§ **Description of the task**
Render as a JSON list of strings, one string per line with blank lines left out, the lines starting with the line that contains "Within the depicted" and going on through the line that contains "(x=739, y=883)". Leave the pictures out of the answer.

§ **Source material**
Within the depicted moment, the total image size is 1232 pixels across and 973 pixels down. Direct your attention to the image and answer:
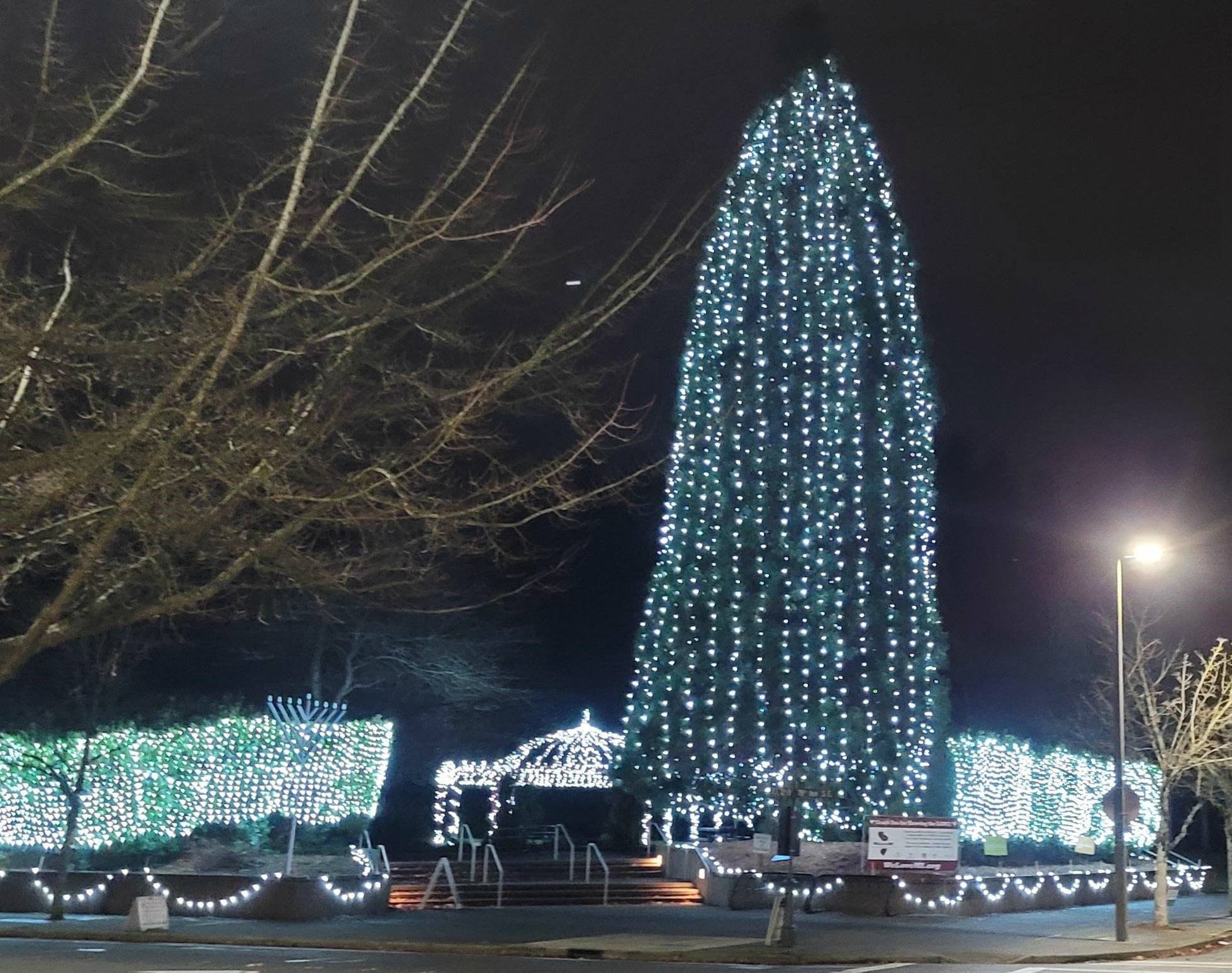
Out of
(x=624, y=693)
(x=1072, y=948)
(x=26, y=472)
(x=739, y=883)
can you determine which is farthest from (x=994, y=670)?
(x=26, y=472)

---

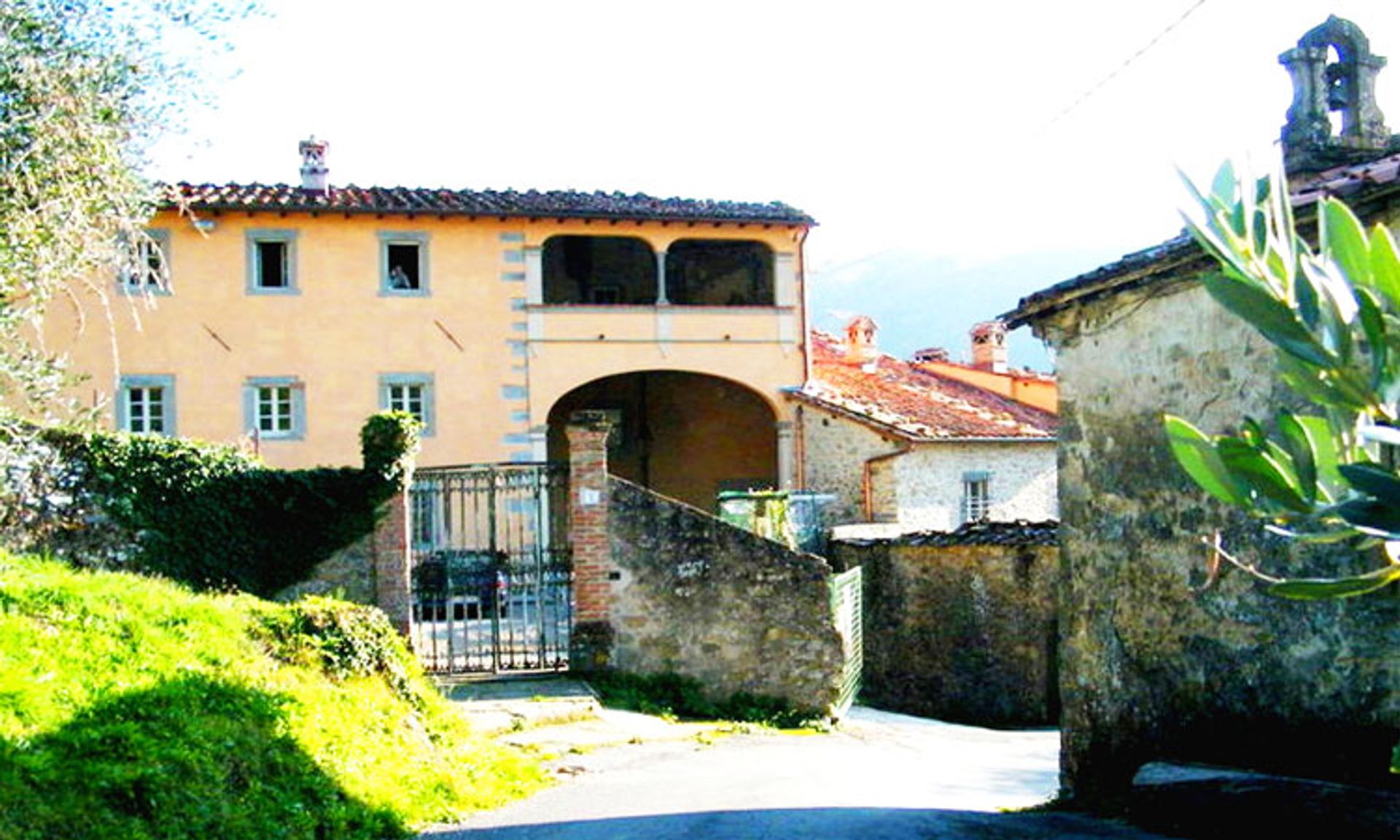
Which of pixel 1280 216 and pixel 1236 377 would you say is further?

--

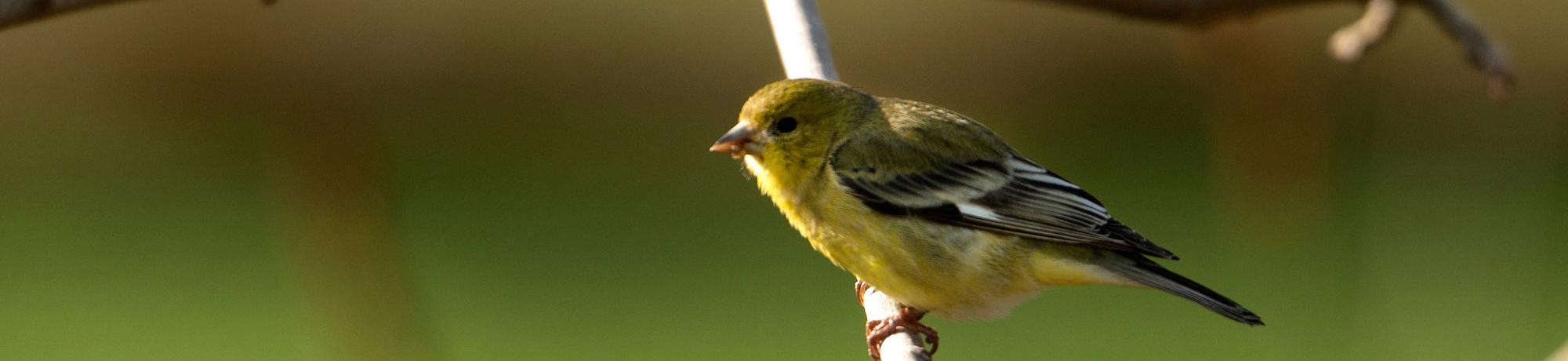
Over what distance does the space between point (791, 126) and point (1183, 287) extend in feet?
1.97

§ **Exercise response**
[
  "Within the depicted moment, the total image size is 1232 pixels across and 973 pixels down. Direct your attention to the image and answer:",
  "Out of",
  "(x=624, y=693)",
  "(x=1072, y=948)",
  "(x=26, y=472)",
  "(x=739, y=883)"
]